What the task requires. Pick up the article on the G.I. Joe: The Rise of Cobra film score below and continue it after its last sentence.

:: Source excerpt

Film score by Alan Silvestri
- Released: August 4, 2009
- Recorded: Newman Scoring Stage, Twentieth Century Fox Studios, Los Angeles; Barbra Streisand Scoring Stage, Sony Pictures Studios, Culver City;
- Genre: Film score
- Length: 71:42
- Label: Varèse Sarabande
- Producer: Alan Silvestri

Alan Silvestri chronology
| Night at the Museum: Battle of the Smithsonian (2009) | G.I. Joe: The Rise of Cobra (2009) | A Christmas Carol (2009) |

= G.I. Joe: The Rise of Cobra (soundtrack) =

G.I. Joe: The Rise of Cobra – Score from the Motion Picture is the score to the 2009 film G.I. Joe: The Rise of Cobra directed by Stephen Sommers. The film is composed and scored by Alan Silvestri, who reunited with Sommers after The Mummy Returns (2001) and Van Helsing (2004). Silvestri recorded the score with a 90-piece ensemble of the Hollywood Studio Symphony at the Newman Scoring Stage in 20th Century Fox and at the Barbra Streisand Scoring Stage in Sony Pictures Studios, respectively. A soundtrack album of the score was released by Varèse Sarabande on August 3, 2009, four days ahead of the release.

== Reception ==
James Christopher Monger of AllMusic rated 3 out of 5 to the score, saying "Silvestri breaks little ground on G.I Joe, employing enough "orchestral bombast peppered with military marches" to give Michael Bay-puppet Hans Zimmer a run for his money, but if 70 minutes of dependable, by-the-book action music (imagine watching the opening titles for the A-Team for an hour-and-a-half) is the tonic that gets your blood pumping, then G.I. Joe: Rise of Cobra will definitely put hair on (or back on) your chest." Writing for Empire, Danny Graydon also rated the score 3 out of 5, and commented: "To be fair to Silvestri, he handles the job with typical aplomb even if he does plagiarise his Predator score somewhat in Delivering The Warheads and he unquestionably captures the signature bombastic tone. The problem is, none of it feels particularly original and the profusion of electronica seems to devalue Silvestri's well-known and masterful use of a full orchestra. Still, it does exactly what it says on the tin."

Filmtracks.com wrote "Constantly at war in Silvestri's score for G.I. Joe: The Rise of Cobra is the limited thematic development and the overbearing tone of the somewhat generic action material. The mix of the album is extremely heavy in the bass region at times, again emulating Steve Jablonsky's Transformers scores and everything related to them. Some listeners won't be able to hear past the incessant ensemble hits (and their synthetic counterparts) to appreciate Silvestri's two themes for the film. The composer is intensely loyal to both of these themes throughout the score, though with so much ambient noise in the nearly constant slapping and pulsating of the action, casual listeners may miss them."

::::
:: Data entries

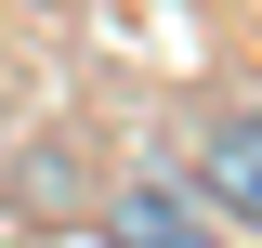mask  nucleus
Instances as JSON below:
<instances>
[{
	"instance_id": "f257e3e1",
	"label": "nucleus",
	"mask_w": 262,
	"mask_h": 248,
	"mask_svg": "<svg viewBox=\"0 0 262 248\" xmlns=\"http://www.w3.org/2000/svg\"><path fill=\"white\" fill-rule=\"evenodd\" d=\"M210 209H236V222H262V105H223L210 118Z\"/></svg>"
},
{
	"instance_id": "f03ea898",
	"label": "nucleus",
	"mask_w": 262,
	"mask_h": 248,
	"mask_svg": "<svg viewBox=\"0 0 262 248\" xmlns=\"http://www.w3.org/2000/svg\"><path fill=\"white\" fill-rule=\"evenodd\" d=\"M105 235H118V248H210V209L170 196V183H131L118 209H105Z\"/></svg>"
}]
</instances>
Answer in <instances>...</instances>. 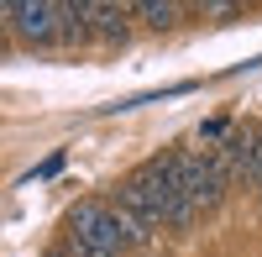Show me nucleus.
<instances>
[{
	"mask_svg": "<svg viewBox=\"0 0 262 257\" xmlns=\"http://www.w3.org/2000/svg\"><path fill=\"white\" fill-rule=\"evenodd\" d=\"M11 11H16V6H6V0H0V27H11Z\"/></svg>",
	"mask_w": 262,
	"mask_h": 257,
	"instance_id": "11",
	"label": "nucleus"
},
{
	"mask_svg": "<svg viewBox=\"0 0 262 257\" xmlns=\"http://www.w3.org/2000/svg\"><path fill=\"white\" fill-rule=\"evenodd\" d=\"M236 189L262 195V121H247V153H242V184Z\"/></svg>",
	"mask_w": 262,
	"mask_h": 257,
	"instance_id": "7",
	"label": "nucleus"
},
{
	"mask_svg": "<svg viewBox=\"0 0 262 257\" xmlns=\"http://www.w3.org/2000/svg\"><path fill=\"white\" fill-rule=\"evenodd\" d=\"M58 168H63V153H53V158H48V163H42L37 174H32V179H48V174H58Z\"/></svg>",
	"mask_w": 262,
	"mask_h": 257,
	"instance_id": "10",
	"label": "nucleus"
},
{
	"mask_svg": "<svg viewBox=\"0 0 262 257\" xmlns=\"http://www.w3.org/2000/svg\"><path fill=\"white\" fill-rule=\"evenodd\" d=\"M11 32L27 48H53L58 42V0H21L11 11Z\"/></svg>",
	"mask_w": 262,
	"mask_h": 257,
	"instance_id": "4",
	"label": "nucleus"
},
{
	"mask_svg": "<svg viewBox=\"0 0 262 257\" xmlns=\"http://www.w3.org/2000/svg\"><path fill=\"white\" fill-rule=\"evenodd\" d=\"M105 205H111V226H116V242H121V252H137V247H147L158 231H152L131 205H121L116 195H105Z\"/></svg>",
	"mask_w": 262,
	"mask_h": 257,
	"instance_id": "6",
	"label": "nucleus"
},
{
	"mask_svg": "<svg viewBox=\"0 0 262 257\" xmlns=\"http://www.w3.org/2000/svg\"><path fill=\"white\" fill-rule=\"evenodd\" d=\"M173 158H179V189H184L189 210L194 216H215L231 195V179L221 174L215 153H205V147H173Z\"/></svg>",
	"mask_w": 262,
	"mask_h": 257,
	"instance_id": "3",
	"label": "nucleus"
},
{
	"mask_svg": "<svg viewBox=\"0 0 262 257\" xmlns=\"http://www.w3.org/2000/svg\"><path fill=\"white\" fill-rule=\"evenodd\" d=\"M42 257H69V252H63V247H53V252H42Z\"/></svg>",
	"mask_w": 262,
	"mask_h": 257,
	"instance_id": "12",
	"label": "nucleus"
},
{
	"mask_svg": "<svg viewBox=\"0 0 262 257\" xmlns=\"http://www.w3.org/2000/svg\"><path fill=\"white\" fill-rule=\"evenodd\" d=\"M111 195H116L121 205H131L152 231H163V226H168V231H189L194 221H200V216L189 210L184 189H179V158H173V147H168V153H152L147 163H137Z\"/></svg>",
	"mask_w": 262,
	"mask_h": 257,
	"instance_id": "1",
	"label": "nucleus"
},
{
	"mask_svg": "<svg viewBox=\"0 0 262 257\" xmlns=\"http://www.w3.org/2000/svg\"><path fill=\"white\" fill-rule=\"evenodd\" d=\"M131 16H142L152 32H168V27H179L184 6H179V0H137V6H131Z\"/></svg>",
	"mask_w": 262,
	"mask_h": 257,
	"instance_id": "9",
	"label": "nucleus"
},
{
	"mask_svg": "<svg viewBox=\"0 0 262 257\" xmlns=\"http://www.w3.org/2000/svg\"><path fill=\"white\" fill-rule=\"evenodd\" d=\"M58 42H63V48H79V42H90V21H84V0H69V6L58 0Z\"/></svg>",
	"mask_w": 262,
	"mask_h": 257,
	"instance_id": "8",
	"label": "nucleus"
},
{
	"mask_svg": "<svg viewBox=\"0 0 262 257\" xmlns=\"http://www.w3.org/2000/svg\"><path fill=\"white\" fill-rule=\"evenodd\" d=\"M84 21H90V42H126L131 32V6H100V0H84Z\"/></svg>",
	"mask_w": 262,
	"mask_h": 257,
	"instance_id": "5",
	"label": "nucleus"
},
{
	"mask_svg": "<svg viewBox=\"0 0 262 257\" xmlns=\"http://www.w3.org/2000/svg\"><path fill=\"white\" fill-rule=\"evenodd\" d=\"M63 252L69 257H126L121 242H116L105 195H84L69 216H63Z\"/></svg>",
	"mask_w": 262,
	"mask_h": 257,
	"instance_id": "2",
	"label": "nucleus"
}]
</instances>
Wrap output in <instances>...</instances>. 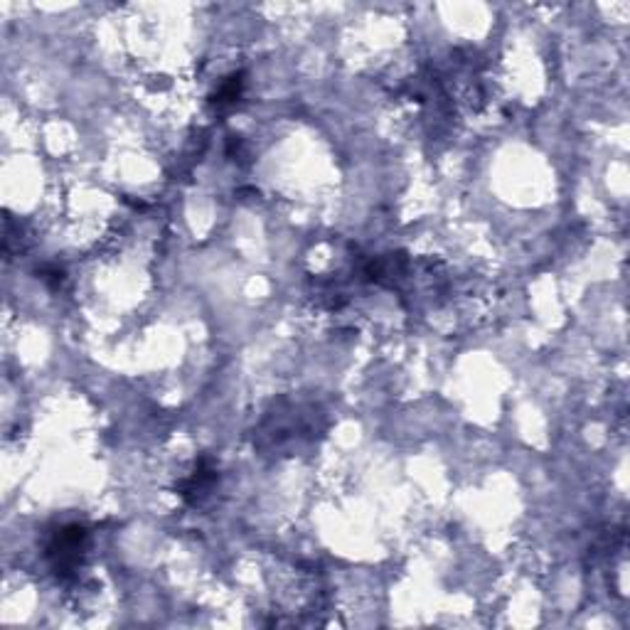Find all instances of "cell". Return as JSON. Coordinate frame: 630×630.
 Returning a JSON list of instances; mask_svg holds the SVG:
<instances>
[{"label":"cell","mask_w":630,"mask_h":630,"mask_svg":"<svg viewBox=\"0 0 630 630\" xmlns=\"http://www.w3.org/2000/svg\"><path fill=\"white\" fill-rule=\"evenodd\" d=\"M87 537H89V532L81 525L59 527L55 532L47 547V559L52 564V572L59 579H69L81 566L84 550H87Z\"/></svg>","instance_id":"obj_1"},{"label":"cell","mask_w":630,"mask_h":630,"mask_svg":"<svg viewBox=\"0 0 630 630\" xmlns=\"http://www.w3.org/2000/svg\"><path fill=\"white\" fill-rule=\"evenodd\" d=\"M217 480V470L212 468L207 461L197 463V468L190 473V476L178 485V493L183 495V500L190 502V505H197L203 500L205 495L210 493L212 485Z\"/></svg>","instance_id":"obj_2"},{"label":"cell","mask_w":630,"mask_h":630,"mask_svg":"<svg viewBox=\"0 0 630 630\" xmlns=\"http://www.w3.org/2000/svg\"><path fill=\"white\" fill-rule=\"evenodd\" d=\"M242 89H244V79L242 74H235V77H229V79L222 84L217 89V94L212 97V104L217 106V109H226V106H235L236 101H239V97H242Z\"/></svg>","instance_id":"obj_3"}]
</instances>
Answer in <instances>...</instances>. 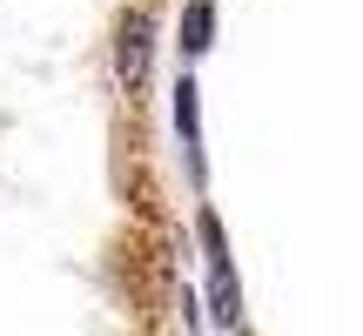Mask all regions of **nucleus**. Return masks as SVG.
<instances>
[{
    "label": "nucleus",
    "instance_id": "obj_2",
    "mask_svg": "<svg viewBox=\"0 0 363 336\" xmlns=\"http://www.w3.org/2000/svg\"><path fill=\"white\" fill-rule=\"evenodd\" d=\"M148 54H155V13L148 7H128L121 13V27H115V74H121V88H142L148 81Z\"/></svg>",
    "mask_w": 363,
    "mask_h": 336
},
{
    "label": "nucleus",
    "instance_id": "obj_4",
    "mask_svg": "<svg viewBox=\"0 0 363 336\" xmlns=\"http://www.w3.org/2000/svg\"><path fill=\"white\" fill-rule=\"evenodd\" d=\"M195 94H202V88L182 74V81H175V135H182V148H189V155L202 148V101H195Z\"/></svg>",
    "mask_w": 363,
    "mask_h": 336
},
{
    "label": "nucleus",
    "instance_id": "obj_1",
    "mask_svg": "<svg viewBox=\"0 0 363 336\" xmlns=\"http://www.w3.org/2000/svg\"><path fill=\"white\" fill-rule=\"evenodd\" d=\"M195 235H202V256H208V303H216V323H222V330H235V323H242V289H235V276H229L222 222L202 208V215H195Z\"/></svg>",
    "mask_w": 363,
    "mask_h": 336
},
{
    "label": "nucleus",
    "instance_id": "obj_3",
    "mask_svg": "<svg viewBox=\"0 0 363 336\" xmlns=\"http://www.w3.org/2000/svg\"><path fill=\"white\" fill-rule=\"evenodd\" d=\"M175 47H182V61L216 47V7H208V0H189V7H182V40Z\"/></svg>",
    "mask_w": 363,
    "mask_h": 336
}]
</instances>
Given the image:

::::

Task output.
== Track listing ==

| No. | Title | Length |
|---|---|---|
| 1. | "Clan McCullen" | 3:06 |
| 2. | "Mars Industries" | 1:43 |
| 3. | "Delivering The Warheads" | 7:24 |
| 4. | "General Hawk" | 1:36 |
| 5. | "It Had To Be NATO's Fault!" | 1:40 |
| 6. | "King Cobra" | 2:59 |
| 7. | "What Happened To Her?" | 1:17 |
| 8. | "I Promise" | 2:07 |
| 9. | "The Pit Battle" | 7:24 |
| 10. | "They Intend To Use Them" | 1:07 |
| 11. | "Snake Eyes" | 2:22 |
| 12. | "I Have A Target In Mind" | 2:23 |
| 13. | "The Joe's Mobilize" | 8:24 |
| 14. | "Northern Route" | 6:09 |
| 15. | "Who Are You?" | 3:35 |
| 16. | "Deploy The Sharcs" | 7:32 |
| 17. | "Final Battle" | 0:55 |
| 18. | "Just About Close Enough" | 3:56 |
| 19. | "The Rise Of Cobra" | 1:53 |
| 20. | "I'm Not Giving Up On You" | 1:49 |
| 21. | "End Credits" | 2:21 |
| Total length: |  | 71:42 |

== Mastering issues ==
The score came under scrutiny from various soundtrack forums soon after being released. Spectral analysis of the content of the CD revealed certain frequency cutoff patterns around 16 kHz, which are typical for lossy codecs. By analyzing the block size of these cutoffs, individuals at Hydrogenaudio were able to identify the lossy codec that was used before mastering the CD as MP3 with a sample rate of 48 kHz. According to the aforementioned forums, Varèse's German subsidiary Colosseum Schallplatten acknowledged this as a mastering error, while Varèse Sarabande itself denied this. It is so far unclear if a remastered version with full frequency content will be released.

== Personnel ==
Credits adapted from CD liner notes.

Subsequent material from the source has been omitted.